# Given problem
Recast every line of the records below as one numbered list, leaving out the blank lines.

⟨

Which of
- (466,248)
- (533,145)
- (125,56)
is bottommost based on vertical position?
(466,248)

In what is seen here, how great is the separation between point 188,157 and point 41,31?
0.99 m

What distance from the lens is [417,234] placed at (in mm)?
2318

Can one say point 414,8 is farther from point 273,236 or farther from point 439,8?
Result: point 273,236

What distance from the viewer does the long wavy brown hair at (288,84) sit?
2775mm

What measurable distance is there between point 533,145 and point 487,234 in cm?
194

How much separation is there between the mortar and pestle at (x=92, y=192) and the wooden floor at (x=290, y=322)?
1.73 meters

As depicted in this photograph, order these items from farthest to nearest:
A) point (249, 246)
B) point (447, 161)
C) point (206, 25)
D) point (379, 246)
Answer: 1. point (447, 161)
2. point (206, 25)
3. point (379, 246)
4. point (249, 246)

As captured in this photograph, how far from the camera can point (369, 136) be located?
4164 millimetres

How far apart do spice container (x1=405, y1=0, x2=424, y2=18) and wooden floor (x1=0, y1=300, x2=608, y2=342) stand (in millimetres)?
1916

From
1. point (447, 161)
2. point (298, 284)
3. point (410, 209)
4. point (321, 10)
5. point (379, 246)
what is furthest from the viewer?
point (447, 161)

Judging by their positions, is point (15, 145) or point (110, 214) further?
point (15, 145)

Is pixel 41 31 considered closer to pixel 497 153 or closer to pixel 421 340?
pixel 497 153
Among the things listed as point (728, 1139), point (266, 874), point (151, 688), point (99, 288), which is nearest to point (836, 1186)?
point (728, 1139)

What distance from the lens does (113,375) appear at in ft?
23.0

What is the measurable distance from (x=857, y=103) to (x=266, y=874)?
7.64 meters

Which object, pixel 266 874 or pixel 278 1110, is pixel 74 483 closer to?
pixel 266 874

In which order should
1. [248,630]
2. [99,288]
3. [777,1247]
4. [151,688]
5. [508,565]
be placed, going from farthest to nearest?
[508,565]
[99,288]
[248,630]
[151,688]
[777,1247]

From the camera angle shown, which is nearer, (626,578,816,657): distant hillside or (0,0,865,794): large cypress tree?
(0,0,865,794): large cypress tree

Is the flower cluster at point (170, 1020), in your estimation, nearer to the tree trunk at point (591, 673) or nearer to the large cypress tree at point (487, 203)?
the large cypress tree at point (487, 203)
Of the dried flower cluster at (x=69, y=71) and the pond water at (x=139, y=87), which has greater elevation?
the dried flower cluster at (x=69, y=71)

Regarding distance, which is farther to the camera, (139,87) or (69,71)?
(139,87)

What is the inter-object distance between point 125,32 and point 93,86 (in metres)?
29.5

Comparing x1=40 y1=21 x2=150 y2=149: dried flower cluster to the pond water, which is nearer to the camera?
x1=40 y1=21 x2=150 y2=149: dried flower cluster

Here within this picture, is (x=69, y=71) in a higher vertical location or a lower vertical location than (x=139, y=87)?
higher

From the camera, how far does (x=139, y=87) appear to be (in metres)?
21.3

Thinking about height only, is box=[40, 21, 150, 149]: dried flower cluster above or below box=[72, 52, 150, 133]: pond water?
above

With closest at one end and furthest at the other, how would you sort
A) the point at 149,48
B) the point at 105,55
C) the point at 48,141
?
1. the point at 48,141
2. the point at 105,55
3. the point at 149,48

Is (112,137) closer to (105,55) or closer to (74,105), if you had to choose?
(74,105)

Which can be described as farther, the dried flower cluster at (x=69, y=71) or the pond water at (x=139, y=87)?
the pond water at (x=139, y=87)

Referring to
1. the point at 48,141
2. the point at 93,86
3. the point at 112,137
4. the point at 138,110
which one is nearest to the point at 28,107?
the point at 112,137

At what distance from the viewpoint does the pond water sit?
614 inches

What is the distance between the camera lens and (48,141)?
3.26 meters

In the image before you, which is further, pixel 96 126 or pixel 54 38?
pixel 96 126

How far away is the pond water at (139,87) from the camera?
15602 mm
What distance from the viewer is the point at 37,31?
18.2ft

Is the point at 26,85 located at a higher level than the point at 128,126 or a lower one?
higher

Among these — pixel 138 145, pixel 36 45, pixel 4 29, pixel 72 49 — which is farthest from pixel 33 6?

⟩

# Reply to the exercise
1. Which of
2. - (466,248)
3. - (533,145)
4. - (125,56)
5. is bottommost based on vertical position?
6. (466,248)
7. In what is seen here, how great is the separation between point 188,157 and point 41,31?
8. 0.99 m
9. What distance from the lens is [417,234] placed at (in mm)?
10. 2318
11. Can one say point 414,8 is farther from point 273,236 or farther from point 439,8?
12. Result: point 273,236
13. What distance from the viewer does the long wavy brown hair at (288,84) sit?
14. 2775mm
15. What measurable distance is there between point 533,145 and point 487,234 in cm?
16. 194
17. How much separation is there between the mortar and pestle at (x=92, y=192) and the wooden floor at (x=290, y=322)?
18. 1.73 meters
19. As depicted in this photograph, order these items from farthest to nearest:
20. A) point (249, 246)
21. B) point (447, 161)
22. C) point (206, 25)
23. D) point (379, 246)
24. Answer: 1. point (447, 161)
25. 2. point (206, 25)
26. 3. point (379, 246)
27. 4. point (249, 246)
28. As captured in this photograph, how far from the camera can point (369, 136) be located?
29. 4164 millimetres
30. How far apart do spice container (x1=405, y1=0, x2=424, y2=18) and wooden floor (x1=0, y1=300, x2=608, y2=342) stand (in millimetres)?
31. 1916
32. From
33. 1. point (447, 161)
34. 2. point (298, 284)
35. 3. point (410, 209)
36. 4. point (321, 10)
37. 5. point (379, 246)
38. what is furthest from the viewer?
39. point (447, 161)
40. Judging by their positions, is point (15, 145) or point (110, 214) further?
41. point (15, 145)
42. Is pixel 41 31 considered closer to pixel 497 153 or closer to pixel 421 340?
43. pixel 497 153
44. Among the things listed as point (728, 1139), point (266, 874), point (151, 688), point (99, 288), which is nearest to point (836, 1186)?
45. point (728, 1139)
46. What distance from the lens does (113,375) appear at in ft?
47. 23.0
48. What is the measurable distance from (x=857, y=103) to (x=266, y=874)?
49. 7.64 meters
50. Which object, pixel 266 874 or pixel 278 1110, is pixel 74 483 closer to?
51. pixel 266 874
52. In which order should
53. 1. [248,630]
54. 2. [99,288]
55. 3. [777,1247]
56. 4. [151,688]
57. 5. [508,565]
58. be placed, going from farthest to nearest?
59. [508,565]
60. [99,288]
61. [248,630]
62. [151,688]
63. [777,1247]
64. From the camera angle shown, which is nearer, (626,578,816,657): distant hillside or (0,0,865,794): large cypress tree?
65. (0,0,865,794): large cypress tree
66. Is the flower cluster at point (170, 1020), in your estimation, nearer to the tree trunk at point (591, 673) or nearer to the large cypress tree at point (487, 203)?
67. the large cypress tree at point (487, 203)
68. Of the dried flower cluster at (x=69, y=71) and the pond water at (x=139, y=87), which has greater elevation?
69. the dried flower cluster at (x=69, y=71)
70. Regarding distance, which is farther to the camera, (139,87) or (69,71)?
71. (139,87)
72. What is the inter-object distance between point 125,32 and point 93,86 (in metres)?
73. 29.5
74. Comparing x1=40 y1=21 x2=150 y2=149: dried flower cluster to the pond water, which is nearer to the camera?
75. x1=40 y1=21 x2=150 y2=149: dried flower cluster
76. Here within this picture, is (x=69, y=71) in a higher vertical location or a lower vertical location than (x=139, y=87)?
77. higher
78. From the camera, how far does (x=139, y=87) appear to be (in metres)?
79. 21.3
80. Thinking about height only, is box=[40, 21, 150, 149]: dried flower cluster above or below box=[72, 52, 150, 133]: pond water?
81. above
82. With closest at one end and furthest at the other, how would you sort
83. A) the point at 149,48
84. B) the point at 105,55
85. C) the point at 48,141
86. ?
87. 1. the point at 48,141
88. 2. the point at 105,55
89. 3. the point at 149,48
90. Is (112,137) closer to (105,55) or closer to (74,105), if you had to choose?
91. (74,105)
92. Which can be described as farther, the dried flower cluster at (x=69, y=71) or the pond water at (x=139, y=87)?
93. the pond water at (x=139, y=87)
94. Referring to
95. 1. the point at 48,141
96. 2. the point at 93,86
97. 3. the point at 112,137
98. 4. the point at 138,110
99. which one is nearest to the point at 28,107?
100. the point at 112,137
101. At what distance from the viewpoint does the pond water sit?
102. 614 inches
103. What is the distance between the camera lens and (48,141)?
104. 3.26 meters
105. In the image before you, which is further, pixel 96 126 or pixel 54 38?
106. pixel 96 126
107. How far away is the pond water at (139,87) from the camera?
108. 15602 mm
109. What distance from the viewer is the point at 37,31?
110. 18.2ft
111. Is the point at 26,85 located at a higher level than the point at 128,126 or a lower one?
112. higher
113. Among these — pixel 138 145, pixel 36 45, pixel 4 29, pixel 72 49 — which is farthest from pixel 33 6?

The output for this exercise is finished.